Öyle kolay mı.!

07.07.2018 tarihinde Londra’ya ilk geldiğimde buranın benim ikinci ülkem olacağını tahmin etmiyordum. Vatandaş olma, uzun süre yaşama amacıyla gelmemiştim. Amacım kendime yatırım, kendi kariyer yolculuğumda daha iyi olmak, kendime yeni donanımlar eklemekti. Polis kontrol sırasında yardım ettiğim için bana dua eden iki teyzenin duasına ise gülümsemiştim. Olur mu diye düşünmüşümdür kesin; ancak hatırlamıyorum.

İngiltere’ye öğrenci olarak gelmeden önce 16 ülke gezmiştim ardından İngiltere ve İrlanda’da  öğrenci olmak üzerine araştırmalara başlamıştım. Benden büyüklerle çalıştığım içinde 30 yaşında ben böyle olmak istemiyorum, diye düşünmüştüm.
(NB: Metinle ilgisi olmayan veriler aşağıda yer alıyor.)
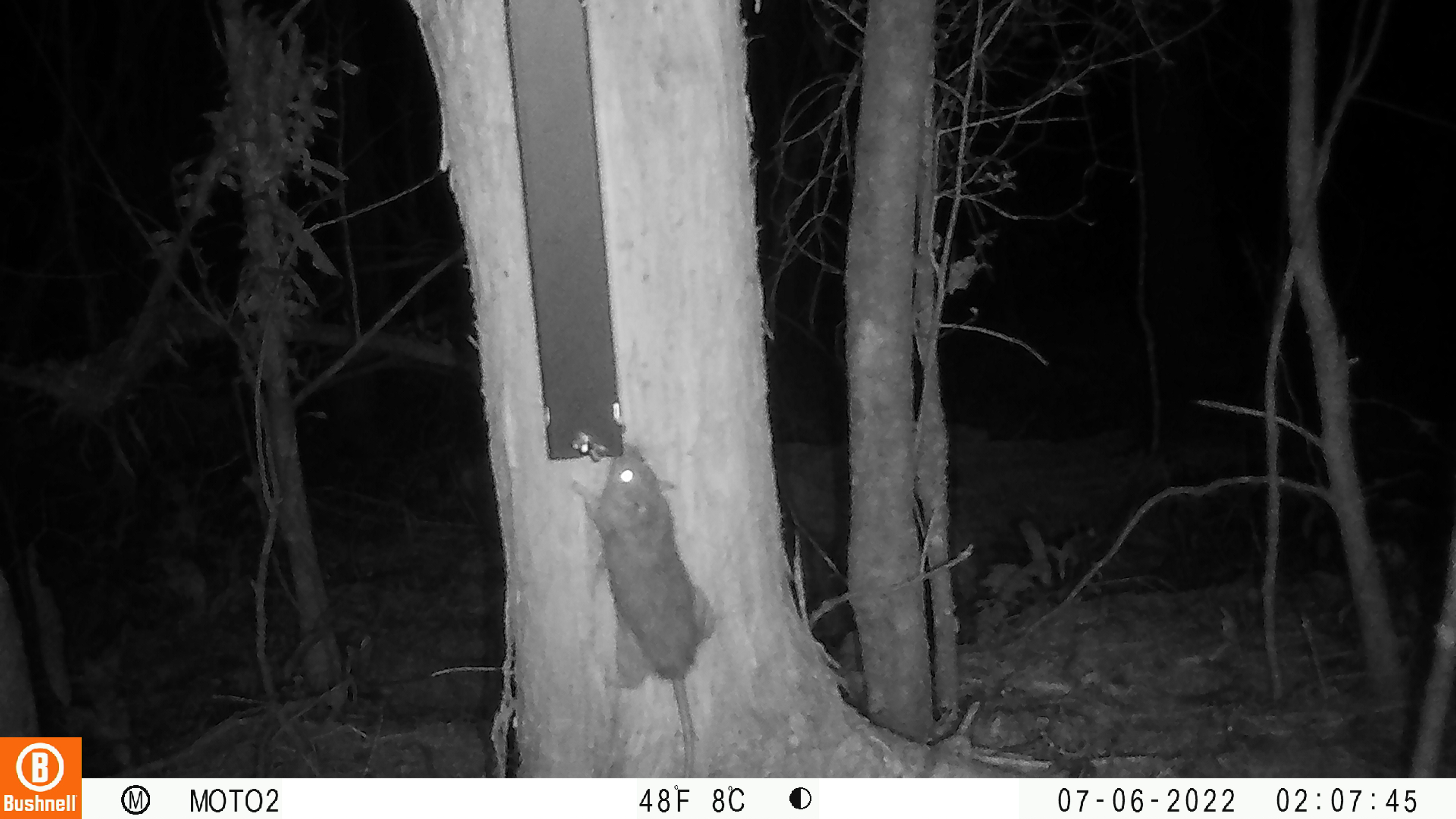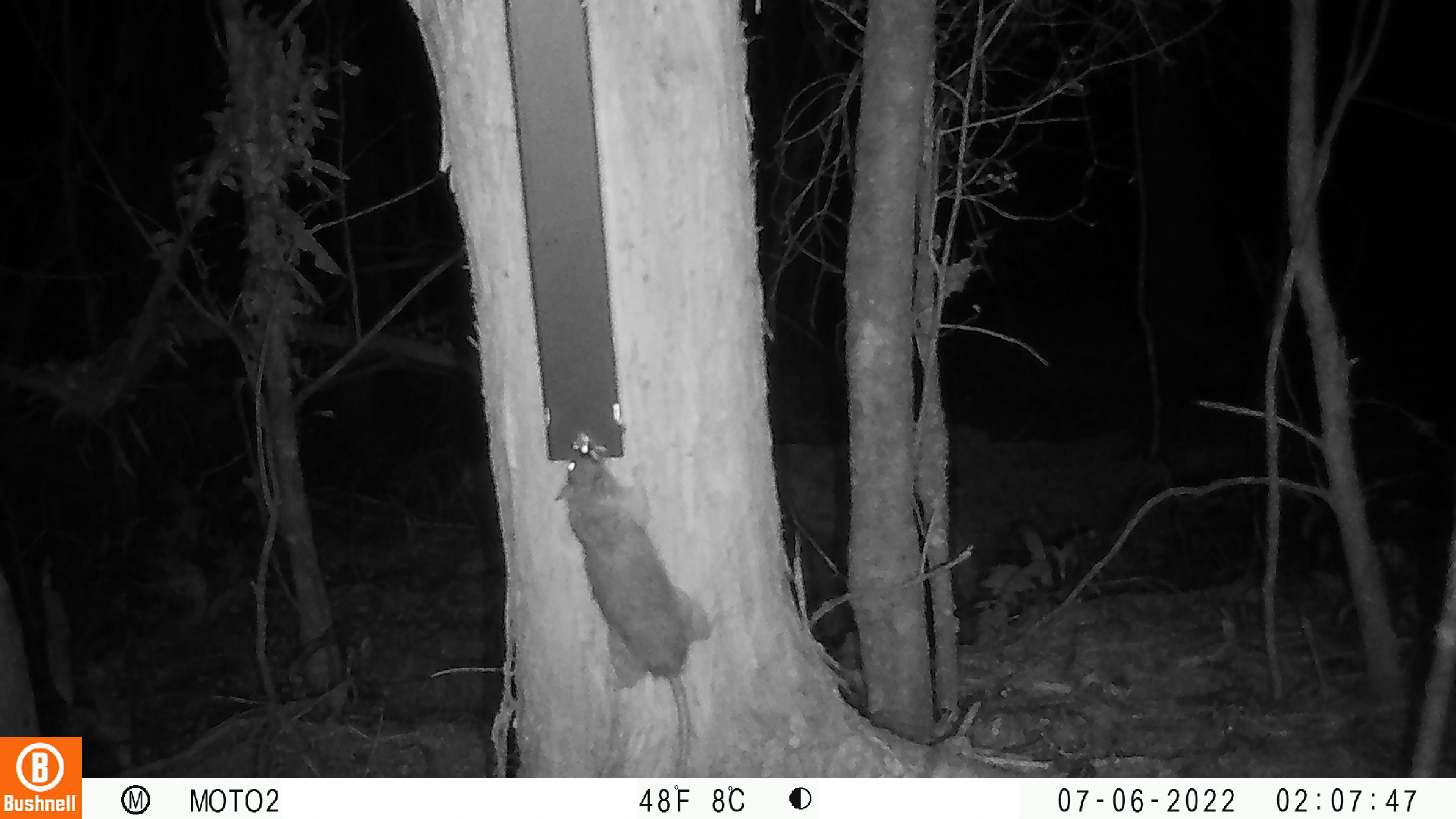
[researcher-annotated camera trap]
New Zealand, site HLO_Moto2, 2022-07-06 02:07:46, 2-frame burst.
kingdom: Animalia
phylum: Chordata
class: Mammalia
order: Rodentia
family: Muridae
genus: Rattus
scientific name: Rattus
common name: rat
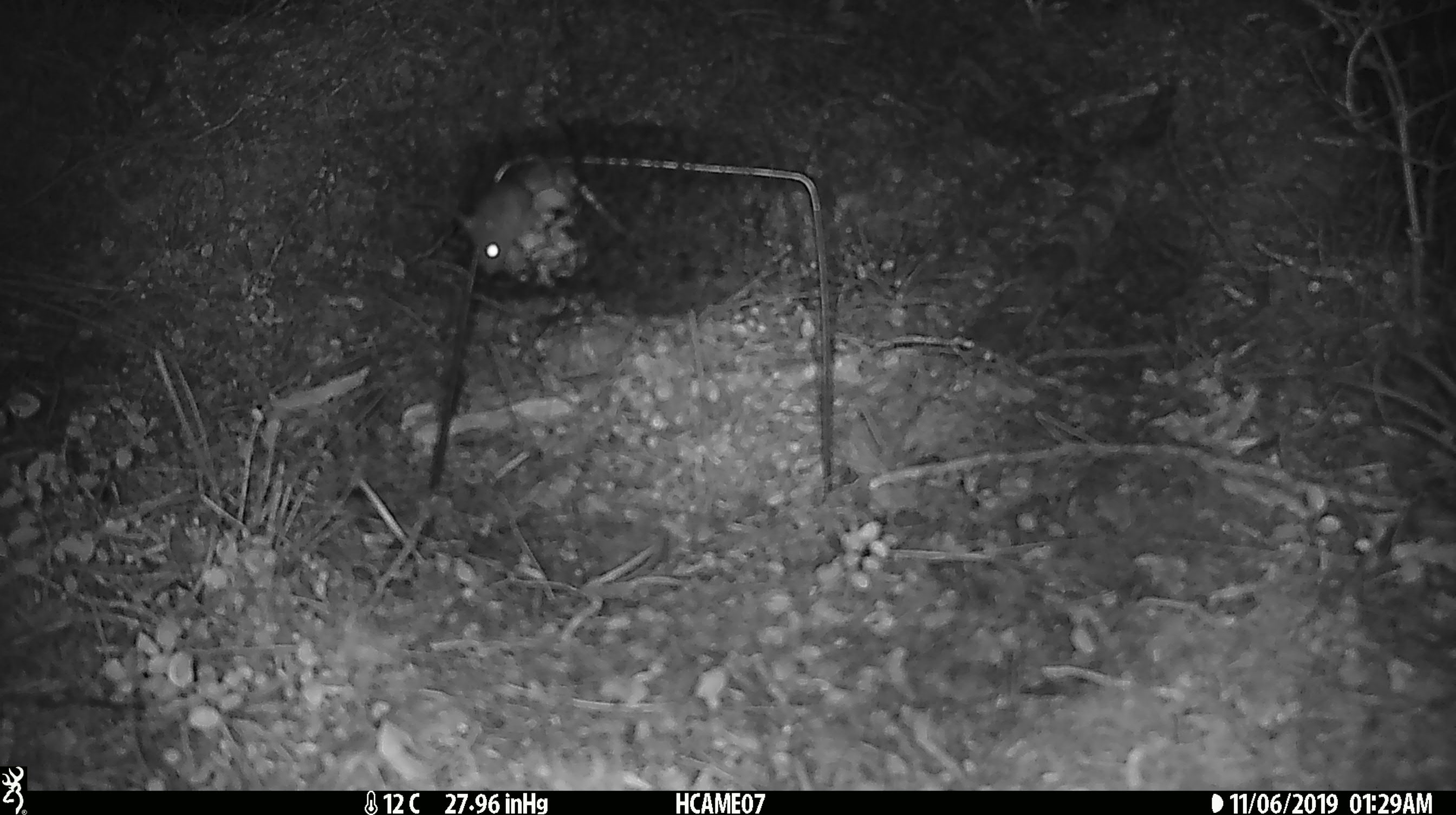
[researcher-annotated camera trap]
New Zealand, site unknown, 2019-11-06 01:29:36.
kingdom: Animalia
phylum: Chordata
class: Mammalia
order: Rodentia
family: Muridae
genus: Mus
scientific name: Mus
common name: mouse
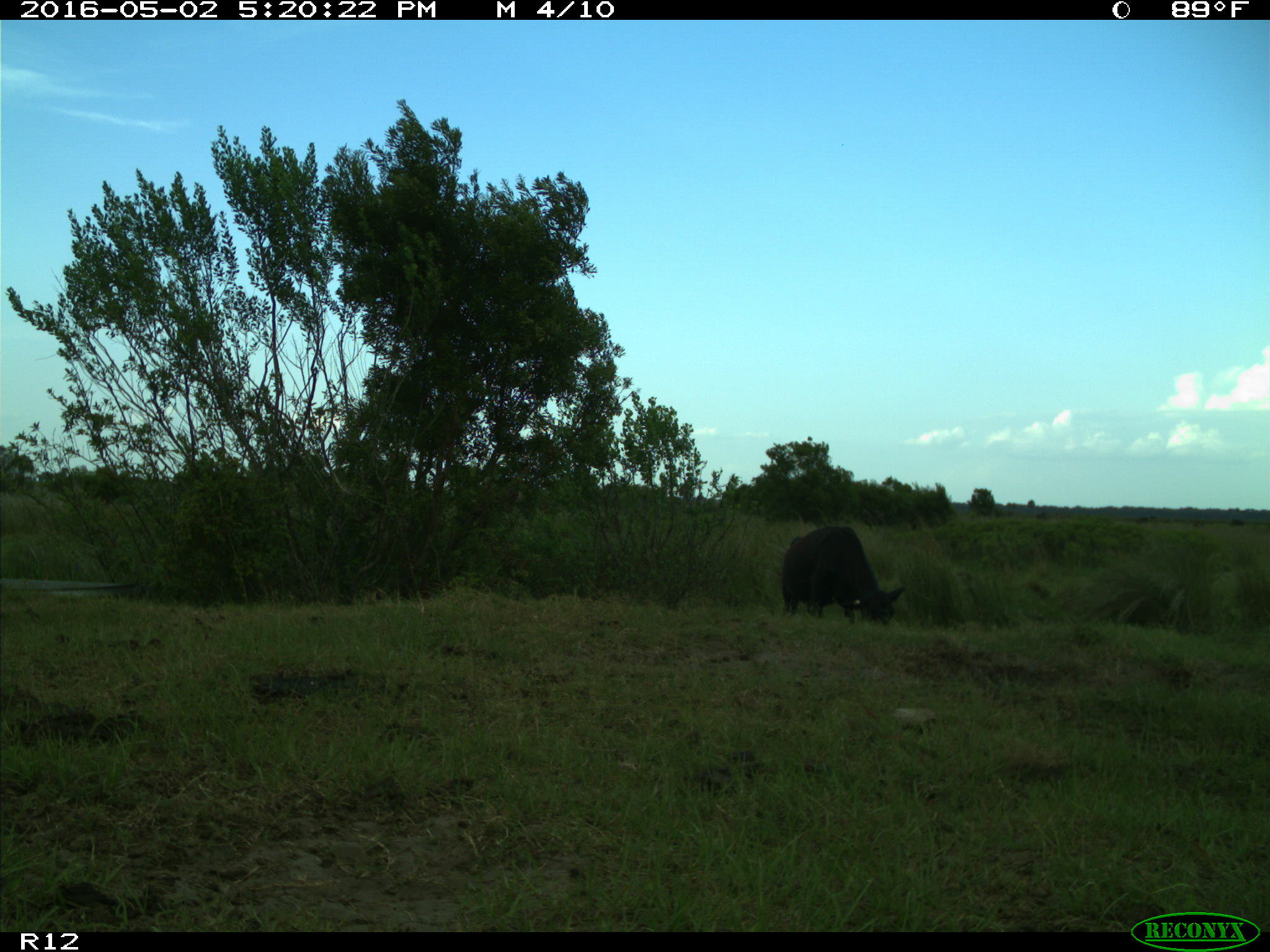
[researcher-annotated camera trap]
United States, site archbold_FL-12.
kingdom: Animalia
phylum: Chordata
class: Mammalia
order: Artiodactyla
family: Bovidae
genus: Bos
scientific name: Bos taurus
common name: domestic cow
Bos taurus (domestic cow).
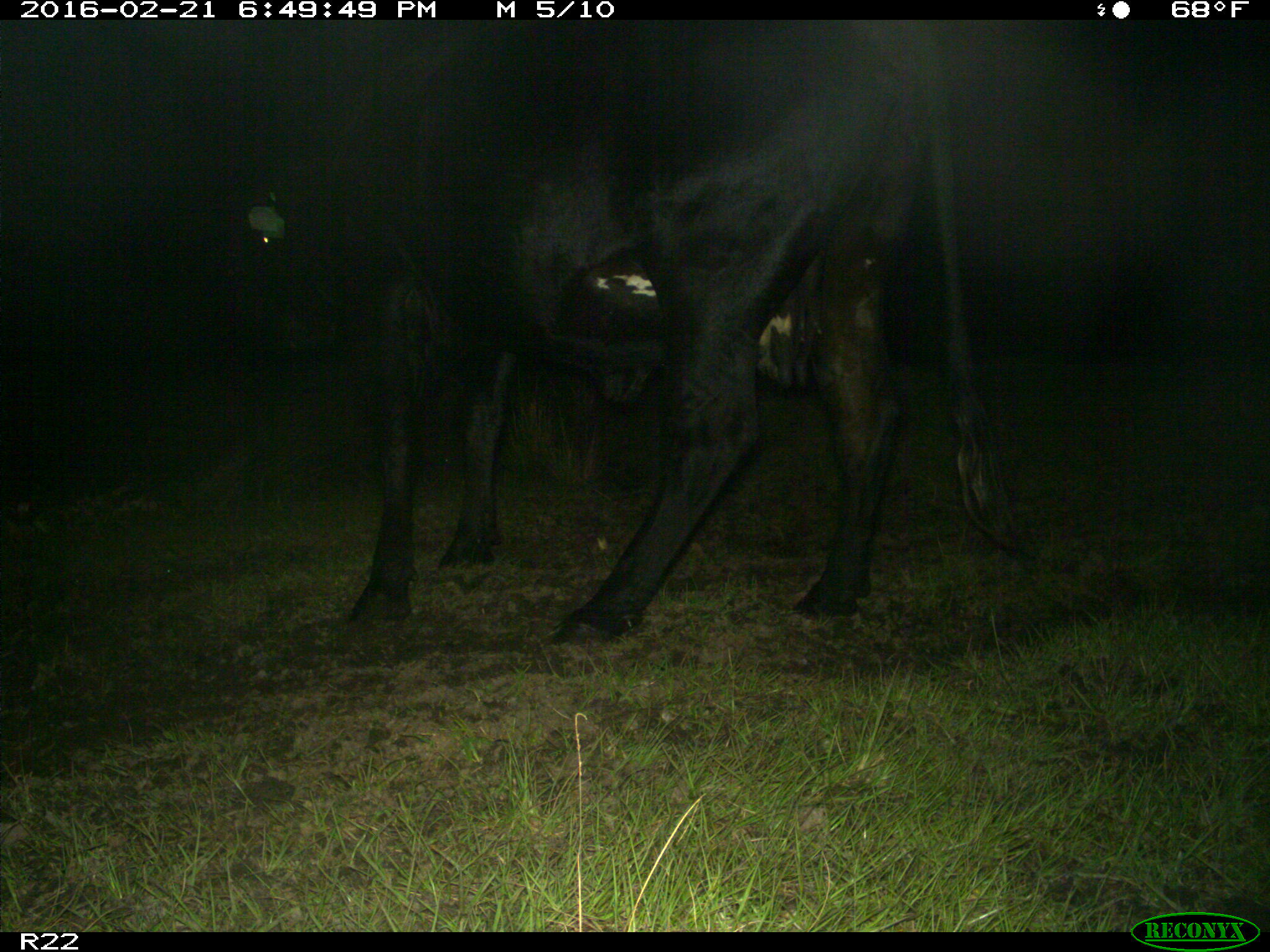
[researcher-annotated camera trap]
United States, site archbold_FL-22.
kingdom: Animalia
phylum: Chordata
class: Mammalia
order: Artiodactyla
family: Bovidae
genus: Bos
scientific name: Bos taurus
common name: domestic cow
25 yaşında geldiğim İngiltere’de olasılıklarım çoğalmaya başlamış. Öğrencilik ve iş süreçlerim ile dünya insanı olma isteğim daha da artmıştı. Dünya haritasında daha önce bilmediğim örneğin; Ekvador’dan arkadaşlarım olmuş, politik, siyasi, tarihi olarak anlamlandırmam gereken sorular ile ilgili daha geniş perspektiflerden hayata bakmaya başlamıştım. 2018 öncesi bana sorsaydınız bugünkü beni oluşturan birçok deneyimi, gerçekliği yaşayacağım, hayal gibi gelebilirdi. Sahiden de hayal.. Bir Afrika prensesi ile Kraliçe Camilla ile Ken McCarthy ile tanışmayı hayal etmiyordum, doğrusu ancak tanıştım. Bu ve benzeri kazanımlarla büyük olan her şeyi küçültmeye başladım.

İnişli, çıkışlı süreçler, zihni yönetmek, kontrol etmek, disipline etmek ise çaba, birikim, emek, psikolojik sermaye gerektiriyor.. Kolay mı derseniz hiç kolay değil ancak bu hayatta çalışmak, üretmek, var etmek zaten hiç kolay değil; ancak o ormana girmek, ormanın derinliklerindeki ıssız sesleri merak ediyorsanız süreçlerin kolay olmadığını bilerek yola çıkıyorsunuz. Sonuç bu nedenle daha önemli. Bu süreçler bana İngiltere gibi bir ülkenin 2. evim olması sonucunu verdi. Korkuyordum, kaygılarım vardı ancak içimde yapabileceğime inanan bir ses vardı. Yapabilirsin, diyordu, dene.. Eğer siz yapabileceğinize inanıyorsanız size inanmayan insanlar, durumlarda sizi yolunuzdan alıkoyamıyor ya da hayatta bir amacınız, hedefiniz, hayalleriniz varsa önünüze bakıyorsunuz; çünkü sağınıza, solunuza baktığınızda su yutup geride kalacağınızı biliyorsunuz. Bunların hepsi süreç, elbet. Yazmak kolay, yaşamak ve yapmak ise zor. Öyle kolay mı.!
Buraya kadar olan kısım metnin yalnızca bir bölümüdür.